Re: Cyclists, students thrown together (email to the editor, Feb. 20)
Tampa is big enough to host more than one event in a weekend. Email writer Paul Schaut may live in small town Lutz but if you don't like the big city and don't want your child "exposed" to the evils then don't come. He makes cyclists and their fans sound like beer-swilling drunks. We are not. In reality, Paul's child will be safer at the State Thespian Festival because there will be no automobile traffic as the streets will be closed. Welcome to the big city!
Todd Anderson, Tampa
Re: Too good at her job (tbt*, Feb. 20)
The story says the Italian cleaning lady unwittingly threw away "contemporary artwork" valued at 10,000 euros. This masterpiece consisted of cookie crumbs and newspapers strewn on the floor. I'm curious as to how its value was able to be estimated. If one wanted to purchase this gem, would the artist deliver it personally and carefully distribute it on the floor? Maybe it would just come in a box with instructions like a bed from Ikea, although I doubt the average person could recreate the genius and beauty of the original.
Perhaps we should just consider the cleaning lady an expert in her field — one who knows trash when she sees it.
Larry Miller, Tampa
Re: Recycling follies (email to the editor, Feb. 21)
Email writer Paul Brown is so cheap. By not participating in St. Pete's recycling program, he saves $45 a year. Even if service is not good yet, he should participate. In my family, we recycle everything. If the city doesn't offer recycling for certain items, we collect them and bring to the right recycling location.
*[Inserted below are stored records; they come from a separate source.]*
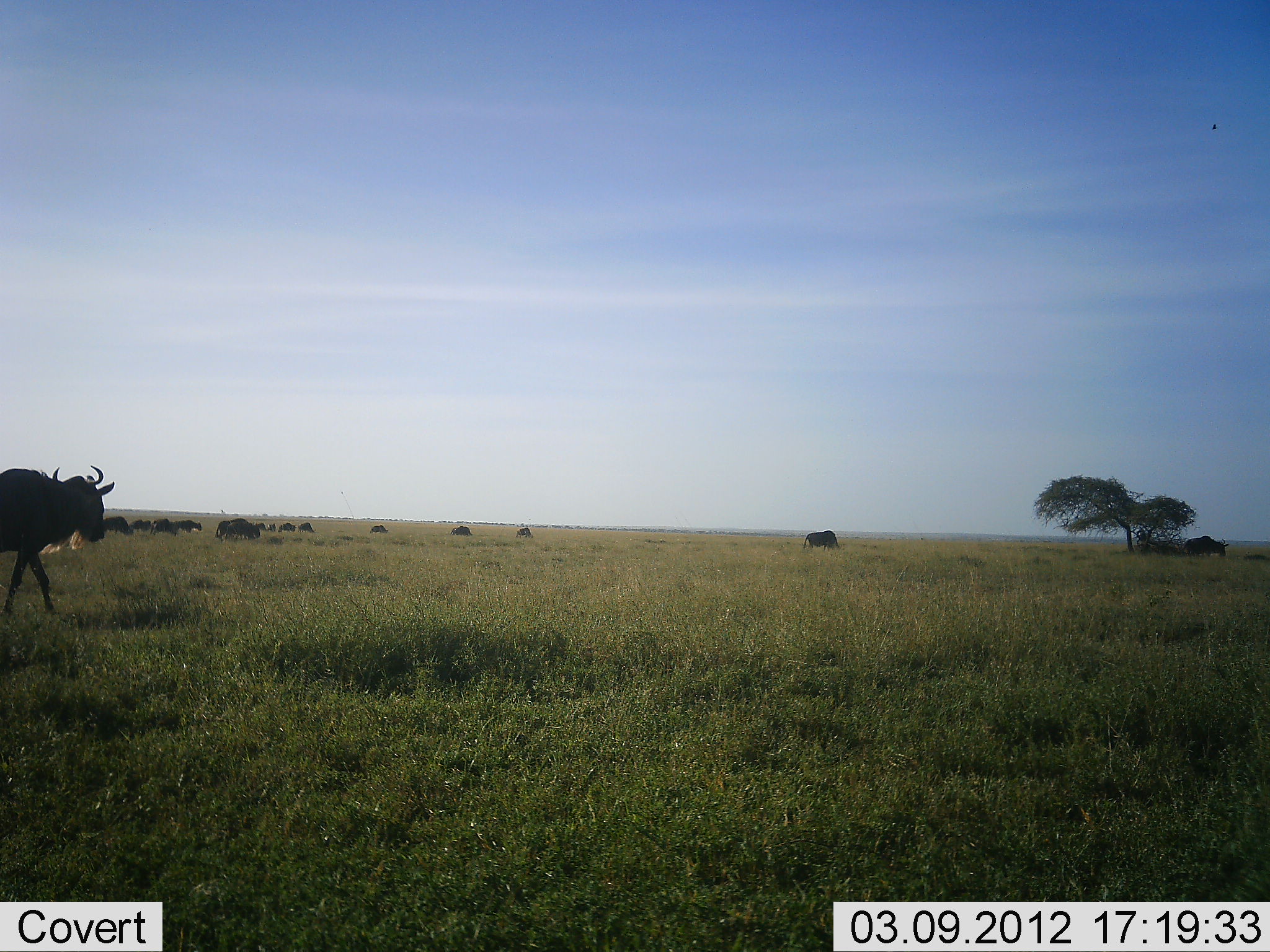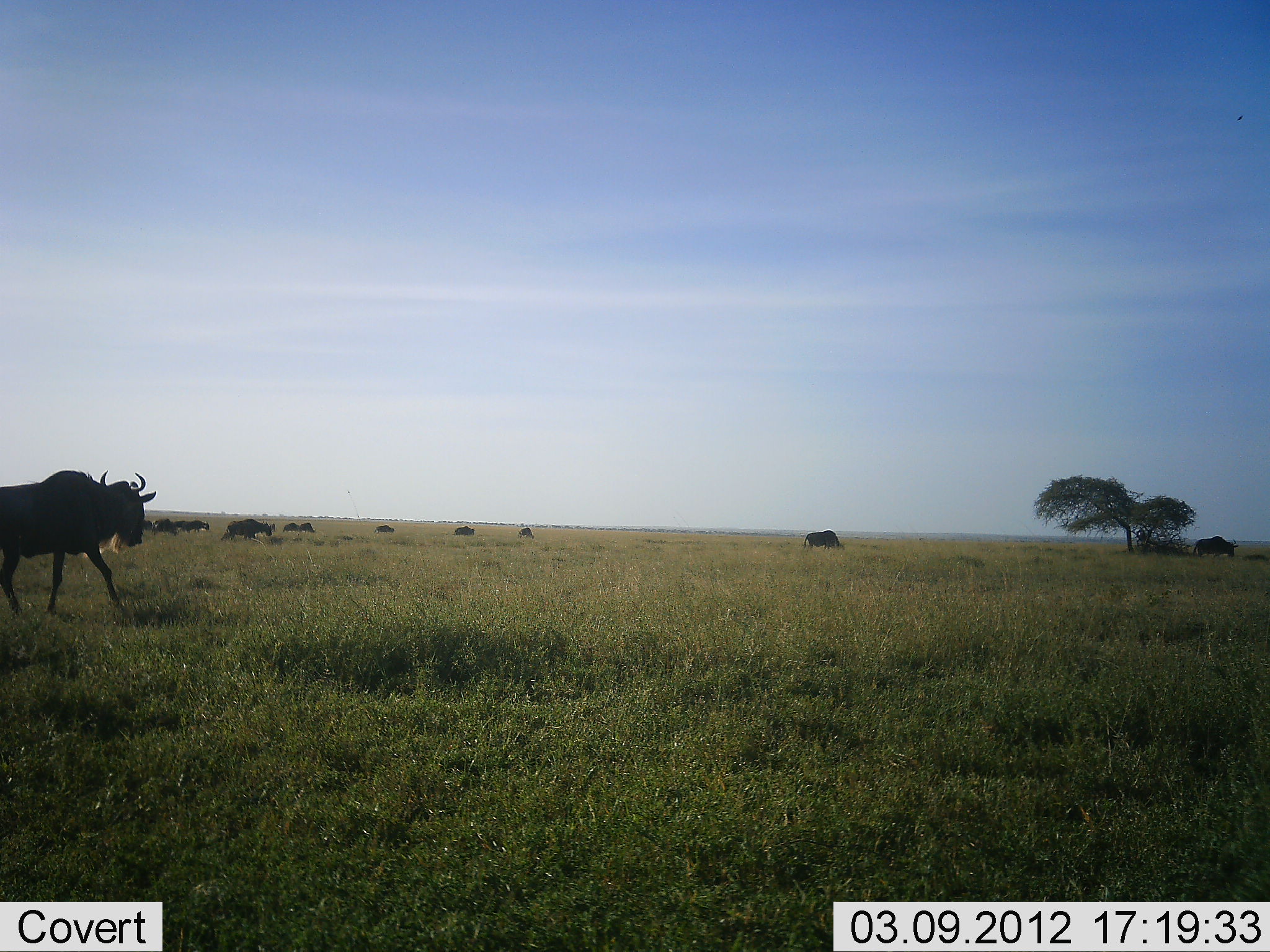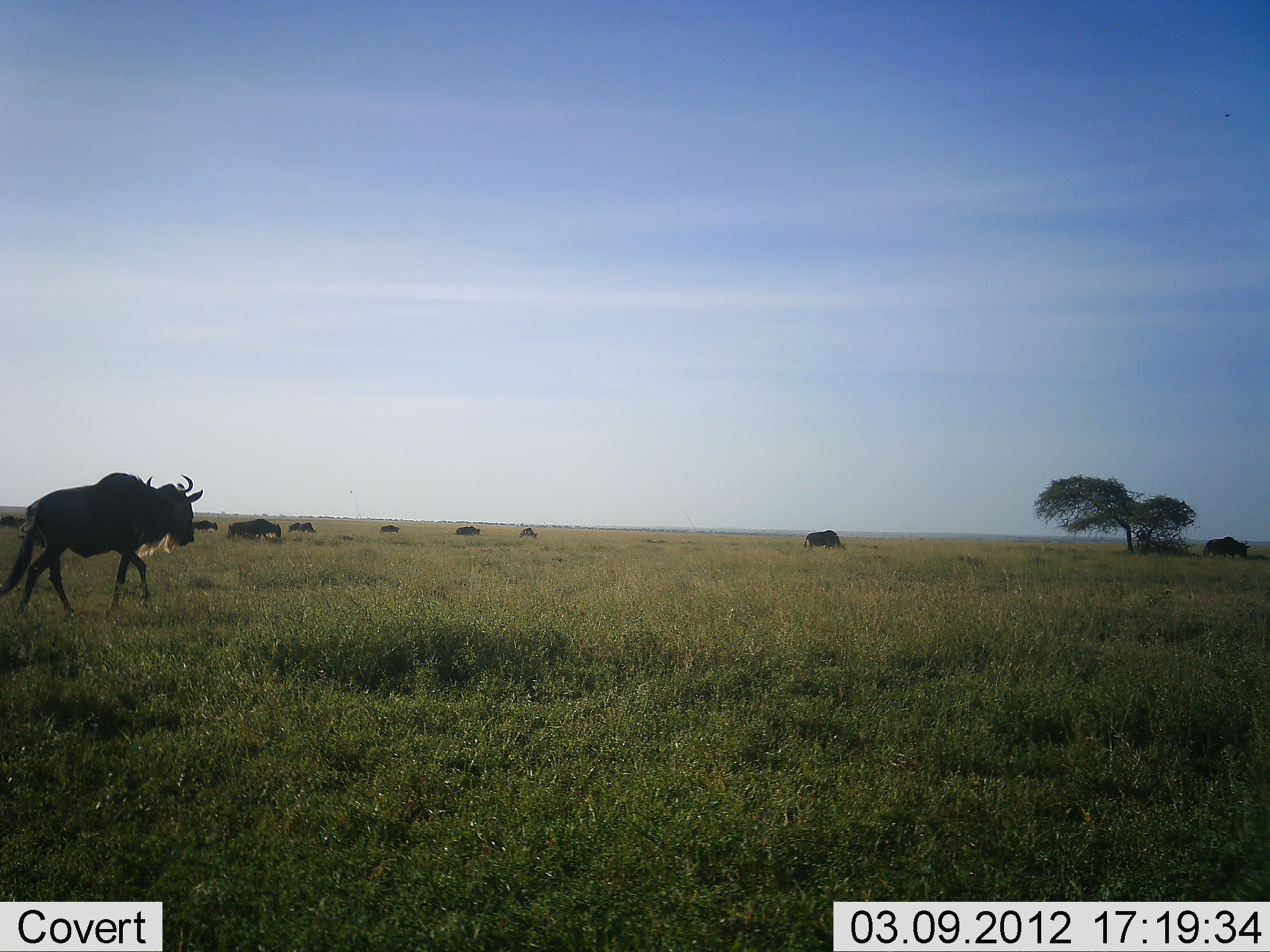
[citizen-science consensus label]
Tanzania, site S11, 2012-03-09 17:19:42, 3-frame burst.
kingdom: Animalia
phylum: Chordata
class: Mammalia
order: Artiodactyla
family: Bovidae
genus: Connochaetes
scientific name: Connochaetes taurinus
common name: blue wildebeest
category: wildebeest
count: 11-50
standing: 17%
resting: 0%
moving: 89%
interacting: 0%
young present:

For example, we save the egg cartons for weeks or months, then bring them to Publix to recycle.
Shame on America on teaching children to buy only essential things to save the earth, but in reality encouraging adults to buy and buy.
Thai Nguyen, Largo
Keep it to yourself
Re: He's coming out, and his female friends want in on his bedroom habits (Dear Prudence, Feb. 18)
What I think is outrageous is that we have become a society that focuses on our sexual preference and whom we sleep with. When you allow people into your bedroom, then expect outrageous questions. Why was it necessary for this man to come out to his friends or anyone? Just be yourself. I'm sure if they're so close to you, then they already have an idea but still it is none of their business. True friends judge you based on your personality, not who or how you sleep with someone.